Screeps #12: Strategic Directives

by on under screeps
5 minute read

The article below describes the AI in its current state: I’m still expanding and refining my codebase. Here’s the GitHub repo if you’d like to follow along.

Making Bigger Decisions

The framework we’ve been building so far has been focused on decisions I’ve made, about where to remote mine, or when to defend or attack. It’s time to start delegating those decisions to the Grey Company itself.

The Grey Company neighborhood

In Shard3 we do not have a lot of uncontested space. I am currently managing two remote territories, which are regularly encroached upon by Invader cores. Another player tried to set up a colony in one of my territories, which I rebuffed (eventually) by implementing Guards.

But looking beyond the immediately adjacent territories, I am now at GCL2, so I need to begin scouting sites for a second Office. Or rather, the Grey Company needs to do so: and, once we have settled on a likely spot, it needs to be able to pick remote mining sites and defend them.

Before diving into this analysis, I took a break and read through “Artificial Intelligence for Games” (henceforth AIfG) by Millington and Funge. Not all of the content is relevant for Screeps AI, and some of it we’ll revisit down the road when we’re ready for more complex combat AI. But I pulled out a few key takeaways for our current state of development.

Managing World State

Currently, world state is mostly managed by Boardroom Analysts. These function largely as Polling Stations in AIfG: any subsystem that wants information about the world state queries an Analyst, and the Analyst computes the response once per tick (usually) and remembers it for future queries with the same parameters. Some aspects of world state are instead handled at the Office layer (territory intelligence).

Let’s mesh this into a more cohesive whole.

To begin with, we can identify a few layers of data:

  • The raw world state (anything we pull from the game APIs): terrain, minion locations, structures, controller level
  • Computed world state (anything we add to the game data): influence levels, territory intents, Franchise locations
  • Selectors (meaningful groups of world state date): Salesman minions, sources in safe territories, all of my construction sites

Some of this data does not need to be refreshed at all: terrain data is constant, and will never change. Some needs to be refreshed only occasionally: if a controller is blocked, it does not need to be checked until the blocked status ends. Structures are relatively permanent, accounting for normal repairs, and only need to be re-checked when something is built or destroyed. Other data needs to be refreshed regularly: if we don’t pay attention to hostile minions, they are liable to do a lot of damage.

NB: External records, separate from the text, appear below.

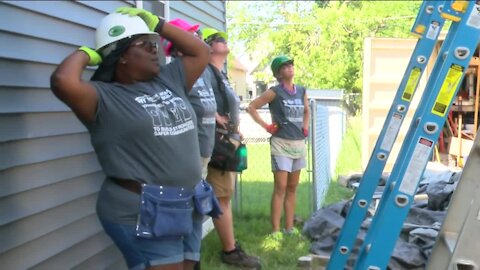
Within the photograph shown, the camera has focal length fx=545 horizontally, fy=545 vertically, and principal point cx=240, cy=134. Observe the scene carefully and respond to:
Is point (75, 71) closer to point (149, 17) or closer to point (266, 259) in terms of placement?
point (149, 17)

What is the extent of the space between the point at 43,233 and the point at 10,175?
459 millimetres

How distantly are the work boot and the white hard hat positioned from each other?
2749mm

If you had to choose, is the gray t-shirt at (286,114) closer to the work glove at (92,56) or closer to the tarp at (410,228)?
the tarp at (410,228)

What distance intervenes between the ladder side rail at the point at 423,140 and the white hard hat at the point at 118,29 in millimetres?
1333

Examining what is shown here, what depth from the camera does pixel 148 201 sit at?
2.45 m

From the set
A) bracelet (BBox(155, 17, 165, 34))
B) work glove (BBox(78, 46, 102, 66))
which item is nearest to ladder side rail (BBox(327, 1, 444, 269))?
bracelet (BBox(155, 17, 165, 34))

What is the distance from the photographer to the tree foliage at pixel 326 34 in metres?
29.6

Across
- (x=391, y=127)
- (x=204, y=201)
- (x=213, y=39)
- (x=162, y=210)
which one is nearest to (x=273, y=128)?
(x=213, y=39)

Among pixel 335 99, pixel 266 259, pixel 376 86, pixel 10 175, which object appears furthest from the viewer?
pixel 335 99

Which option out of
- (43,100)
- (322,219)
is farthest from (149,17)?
(322,219)

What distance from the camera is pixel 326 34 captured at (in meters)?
30.0

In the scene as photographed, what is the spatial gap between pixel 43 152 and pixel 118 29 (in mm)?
915

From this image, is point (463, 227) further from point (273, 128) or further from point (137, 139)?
point (273, 128)

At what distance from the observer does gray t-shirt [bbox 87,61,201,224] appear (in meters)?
2.44
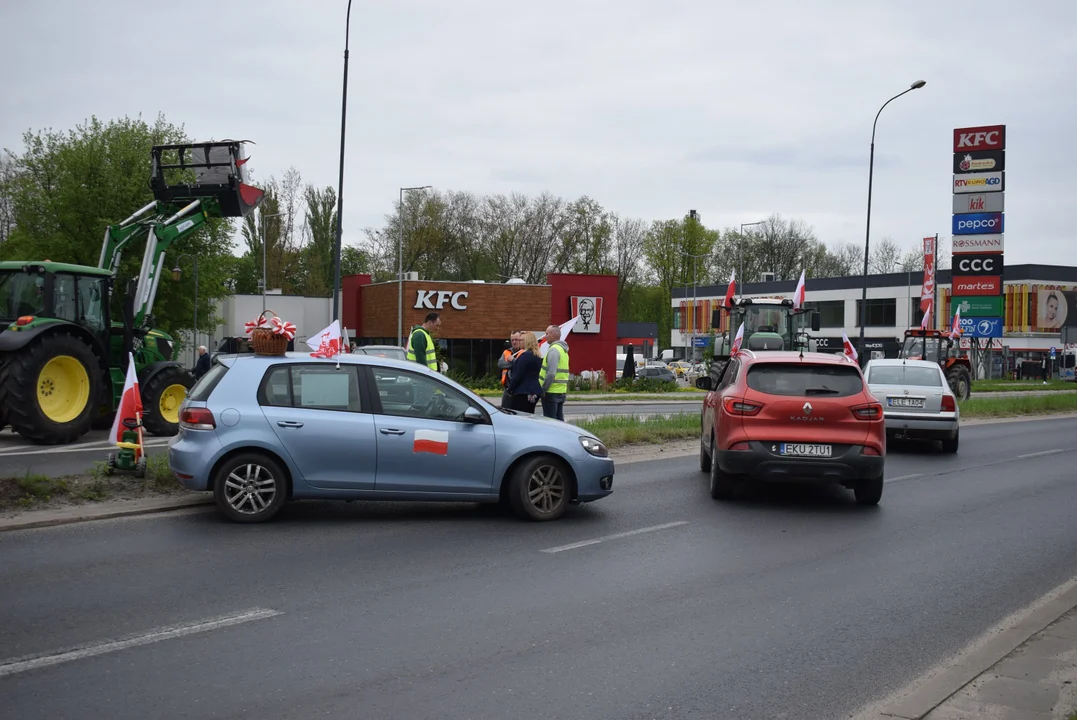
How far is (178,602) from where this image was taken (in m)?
6.46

We cannot cache game objects themselves, as they are recreated in each tick. A Creep from the previous tick is not the same as the Creep from this tick. But we cannot always rely on IDs either: we should remember when we have a Container in a room without vision.

The same is true of computed world state: franchise locations don’t need to be recalculated, but influence levels and territory intents will change periodically.

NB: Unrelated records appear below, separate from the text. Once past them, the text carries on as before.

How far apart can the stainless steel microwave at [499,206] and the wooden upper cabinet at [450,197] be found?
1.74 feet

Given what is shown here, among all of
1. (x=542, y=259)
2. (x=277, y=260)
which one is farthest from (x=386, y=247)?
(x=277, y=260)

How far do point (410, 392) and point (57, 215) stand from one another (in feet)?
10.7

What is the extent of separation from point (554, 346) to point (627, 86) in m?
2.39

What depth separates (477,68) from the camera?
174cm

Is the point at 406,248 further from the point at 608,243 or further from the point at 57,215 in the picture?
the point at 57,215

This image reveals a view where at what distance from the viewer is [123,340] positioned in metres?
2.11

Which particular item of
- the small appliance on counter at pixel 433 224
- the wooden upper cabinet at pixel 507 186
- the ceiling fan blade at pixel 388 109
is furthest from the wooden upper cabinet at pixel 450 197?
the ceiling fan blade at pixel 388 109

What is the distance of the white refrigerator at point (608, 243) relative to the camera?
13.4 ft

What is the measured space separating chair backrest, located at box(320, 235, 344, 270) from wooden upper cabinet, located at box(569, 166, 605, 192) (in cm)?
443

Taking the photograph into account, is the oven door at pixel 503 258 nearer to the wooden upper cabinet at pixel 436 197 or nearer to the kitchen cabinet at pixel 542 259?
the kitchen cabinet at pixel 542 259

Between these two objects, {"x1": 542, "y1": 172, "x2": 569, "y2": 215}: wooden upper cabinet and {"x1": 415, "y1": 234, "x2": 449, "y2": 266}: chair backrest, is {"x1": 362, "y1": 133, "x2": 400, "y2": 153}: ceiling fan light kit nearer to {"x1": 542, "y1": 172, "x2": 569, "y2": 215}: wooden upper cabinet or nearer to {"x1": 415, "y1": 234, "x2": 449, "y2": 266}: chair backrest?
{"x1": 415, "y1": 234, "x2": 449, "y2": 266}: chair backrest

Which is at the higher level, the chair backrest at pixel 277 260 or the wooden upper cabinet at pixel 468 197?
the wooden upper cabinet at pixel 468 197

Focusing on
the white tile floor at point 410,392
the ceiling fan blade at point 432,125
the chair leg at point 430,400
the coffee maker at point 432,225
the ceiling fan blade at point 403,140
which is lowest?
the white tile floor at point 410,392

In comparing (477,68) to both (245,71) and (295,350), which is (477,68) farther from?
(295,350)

The Selectors themselves can cache data only as long as their source data has not been recalculated.

So, let’s remodel our Analysts to create a world state that accommodates these needs.

Decision Making Processes

My initial foray into creep action management was an ambitious, if poorly implemented, Goal-Oriented Action Planning (GOAP) algorithm. Given a goal (transfer 50 energy to an extension) it looked for candidates to fulfill that goal. If no creeps had 50 energy, it looked for creeps that could get 50 energy. If a creep had work parts, it could get energy by mining; if it only had carry parts, it could go to a storage and withdraw the energy.

In practice, this ended up being severely limited because creeps could only carry out a single goal at a given time. When 20 extensions needed to be filled, there was no way to plot a route for a single Carrier with 400 capacity. It was also a needless complication for simple Salesmen whose only role was to go to a source and sit there and harvest indefinitely.

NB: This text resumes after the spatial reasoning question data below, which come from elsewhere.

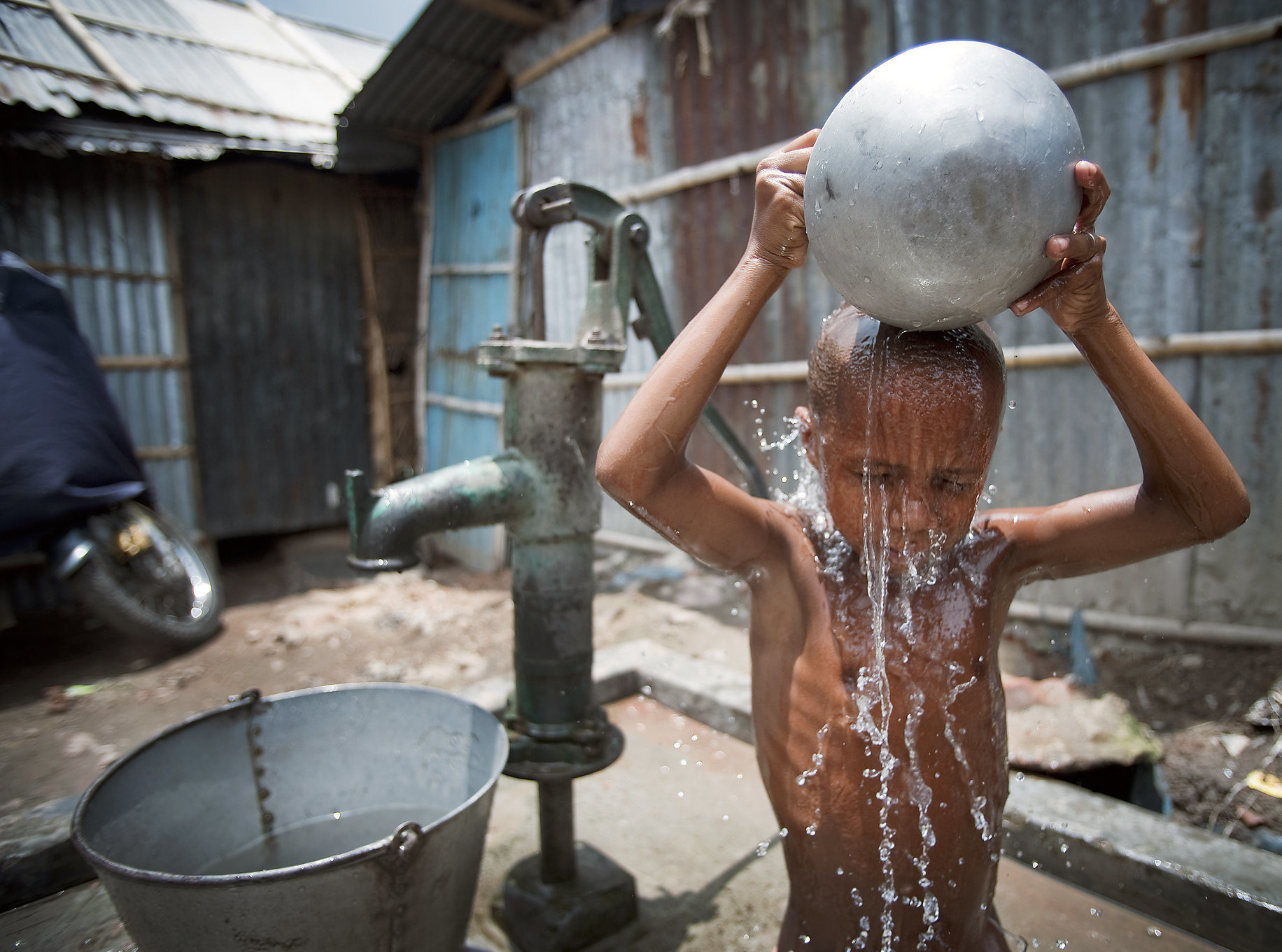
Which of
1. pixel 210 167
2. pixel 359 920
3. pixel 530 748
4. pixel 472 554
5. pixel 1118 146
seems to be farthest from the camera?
pixel 472 554

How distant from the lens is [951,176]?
1.05 metres

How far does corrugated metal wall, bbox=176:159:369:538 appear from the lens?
23.5ft

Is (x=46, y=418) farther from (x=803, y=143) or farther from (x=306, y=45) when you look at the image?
(x=306, y=45)

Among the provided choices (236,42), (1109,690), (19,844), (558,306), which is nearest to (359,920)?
(19,844)

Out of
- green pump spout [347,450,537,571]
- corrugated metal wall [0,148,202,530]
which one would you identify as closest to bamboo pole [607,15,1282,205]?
green pump spout [347,450,537,571]

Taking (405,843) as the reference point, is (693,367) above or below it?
above

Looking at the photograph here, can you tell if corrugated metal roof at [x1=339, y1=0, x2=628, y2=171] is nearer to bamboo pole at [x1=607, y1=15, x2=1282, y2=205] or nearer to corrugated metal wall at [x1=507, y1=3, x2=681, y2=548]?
corrugated metal wall at [x1=507, y1=3, x2=681, y2=548]

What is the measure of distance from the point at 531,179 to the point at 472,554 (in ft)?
11.2

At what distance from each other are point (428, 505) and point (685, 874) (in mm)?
1510

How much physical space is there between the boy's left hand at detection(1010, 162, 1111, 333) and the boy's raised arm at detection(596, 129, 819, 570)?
1.27 feet

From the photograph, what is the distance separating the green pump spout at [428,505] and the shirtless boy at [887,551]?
0.58 meters

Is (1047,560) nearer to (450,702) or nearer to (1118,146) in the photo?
(450,702)

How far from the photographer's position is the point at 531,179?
671 cm

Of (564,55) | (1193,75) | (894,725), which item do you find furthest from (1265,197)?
(564,55)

Our latest iteration separated logistics task management out into its own specialized module. Instead of trying to be generic, it takes one request and sets up an initial Route from the hauler’s current location to a LogisticsSource and then to that request. If the Route has any capacity left over, it adds other nearby requests to the list until full. Other “ordinary” tasks such as building or upgrading were handled by simpler Tasks, which were just implemented as state machines - get energy, then go to work site, then do work.

As our overall logic gets more complex, we’ll need to make these hierarchies more distinct and flexible, so we can deal with broader strategies as collections of actions, and can interrupt or resume tasks as appropriate. AIfG offers a few patterns for dealing with this, which we’ll return to in the next article.

Next Up…

I began diving into rewriting our world state and the article kept getting longer. I’ll go ahead and make that design the subject of its own post, and just cut this one short. Something to look forward to: I am working on splitting out the world state into a generic library that can handle caching fields for game objects or custom data, on the heap or in Memory, in such a way that you can import it into your own codebase. We’ll see if it turns out as planned!